Actions to take:
A. Answer these questions from the article about the brain-signal device, one per line, marked (i), (ii), (iii):
(i) Which university's study does the article describe?
(ii) What is Bradley Greger's job title?
(iii) Where would the electrodes placed over the speech center send speech signals?
B. Reproduce everything in the article about the brain-signal device from "For example, the" down to "to audible words.", word for word.

Reading text:
_ _ _ _ _ _ _

Paralysis Device That Reads Brain Signals Sits on the Brain; Doesn't Poke It
by Lynn Shapiro
, Writer | June 30, 2009
Microelectrodes on the brain
Photo: University of Utah
Department of Neurosurgery
Experimental devices that read brain signals have helped paralyzed people use computers and may let amputees control bionic limbs. But existing devices use tiny electrodes that poke into the brain. Now, a University of Utah study shows that brain signals controlling arm movements can be detected accurately using a new type of micro electrode that sits on the brain but doesn't penetrate it.
"The unique thing about this technology is that it provides lots of information out of the brain without having to put the electrodes into the brain," says Bradley Greger, an assistant professor of bioengineering and coauthor of the study. "That lets neurosurgeons put this device under the skull but over brain areas where it would be risky to place penetrating electrodes: areas that control speech, memory and other cognitive functions."
For example, the new array of microelectrodes someday might be placed over the brain's speech center in patients who cannot communicate because they are paralyzed by spinal injury, stroke, Lou Gehrig's disease or other disorders, he adds. The electrodes would send speech signals to a computer that would convert the thoughts to audible words.
For people who have lost a limb or are paralyzed, "this device should allow a high level of control over a prosthetic limb or computer interface," Greger says. "It will enable amputees or people with severe paralysis to interact with their environment using a prosthetic arm or a computer interface that decodes signals from the brain."

_ _ _ _ _ _ _

Input data:
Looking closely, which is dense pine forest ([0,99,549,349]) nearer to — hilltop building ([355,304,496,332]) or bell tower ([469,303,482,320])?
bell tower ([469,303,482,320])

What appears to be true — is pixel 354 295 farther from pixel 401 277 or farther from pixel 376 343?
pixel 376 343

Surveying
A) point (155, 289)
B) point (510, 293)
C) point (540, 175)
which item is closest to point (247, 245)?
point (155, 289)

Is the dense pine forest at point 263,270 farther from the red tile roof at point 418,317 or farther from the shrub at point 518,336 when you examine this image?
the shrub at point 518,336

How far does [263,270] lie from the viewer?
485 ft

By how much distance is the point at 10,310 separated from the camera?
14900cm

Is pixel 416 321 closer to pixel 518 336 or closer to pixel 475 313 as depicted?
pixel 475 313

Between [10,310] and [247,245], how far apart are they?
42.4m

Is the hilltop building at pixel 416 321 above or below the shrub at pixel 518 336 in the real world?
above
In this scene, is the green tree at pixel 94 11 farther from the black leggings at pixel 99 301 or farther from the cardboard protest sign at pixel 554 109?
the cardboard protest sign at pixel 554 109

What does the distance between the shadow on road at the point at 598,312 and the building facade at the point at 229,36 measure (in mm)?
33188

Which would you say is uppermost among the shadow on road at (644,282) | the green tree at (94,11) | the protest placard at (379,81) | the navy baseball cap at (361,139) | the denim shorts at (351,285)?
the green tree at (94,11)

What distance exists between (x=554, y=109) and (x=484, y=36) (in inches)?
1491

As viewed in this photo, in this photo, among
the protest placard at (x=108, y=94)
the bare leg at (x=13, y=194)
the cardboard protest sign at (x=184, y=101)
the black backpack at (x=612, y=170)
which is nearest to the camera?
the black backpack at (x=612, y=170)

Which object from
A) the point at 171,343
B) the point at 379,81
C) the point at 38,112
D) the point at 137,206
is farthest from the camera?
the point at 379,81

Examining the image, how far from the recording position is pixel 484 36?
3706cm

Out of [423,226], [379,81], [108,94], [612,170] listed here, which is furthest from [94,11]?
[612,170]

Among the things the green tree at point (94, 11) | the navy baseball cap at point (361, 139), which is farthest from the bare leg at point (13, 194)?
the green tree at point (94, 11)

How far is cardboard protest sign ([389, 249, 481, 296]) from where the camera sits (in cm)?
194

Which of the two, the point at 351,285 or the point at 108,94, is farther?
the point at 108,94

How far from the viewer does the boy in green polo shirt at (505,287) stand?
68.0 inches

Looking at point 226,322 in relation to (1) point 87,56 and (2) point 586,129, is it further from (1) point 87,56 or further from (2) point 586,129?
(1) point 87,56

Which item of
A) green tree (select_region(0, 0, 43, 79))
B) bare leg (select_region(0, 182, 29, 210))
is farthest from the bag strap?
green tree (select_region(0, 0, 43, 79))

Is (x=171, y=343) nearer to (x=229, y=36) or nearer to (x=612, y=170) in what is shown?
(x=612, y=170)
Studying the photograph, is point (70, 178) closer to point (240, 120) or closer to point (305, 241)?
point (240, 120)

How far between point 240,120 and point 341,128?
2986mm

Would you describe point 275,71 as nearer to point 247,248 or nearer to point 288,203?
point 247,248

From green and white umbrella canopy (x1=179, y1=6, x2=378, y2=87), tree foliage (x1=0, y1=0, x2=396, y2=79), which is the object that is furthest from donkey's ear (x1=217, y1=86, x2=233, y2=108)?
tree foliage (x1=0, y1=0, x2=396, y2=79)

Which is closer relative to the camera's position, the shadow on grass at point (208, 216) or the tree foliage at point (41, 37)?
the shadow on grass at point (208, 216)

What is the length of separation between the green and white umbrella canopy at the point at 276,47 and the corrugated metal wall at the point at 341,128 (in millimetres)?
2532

_ _ _ _ _ _ _

Answer section:
A.
(i) The University of Utah.
(ii) Assistant professor of bioengineering.
(iii) To a computer that would convert the thoughts to audible words.

B.
For example, the new array of microelectrodes someday might be placed over the brain's speech center in patients who cannot communicate because they are paralyzed by spinal injury, stroke, Lou Gehrig's disease or other disorders, he adds. The electrodes would send speech signals to a computer that would convert the thoughts to audible words.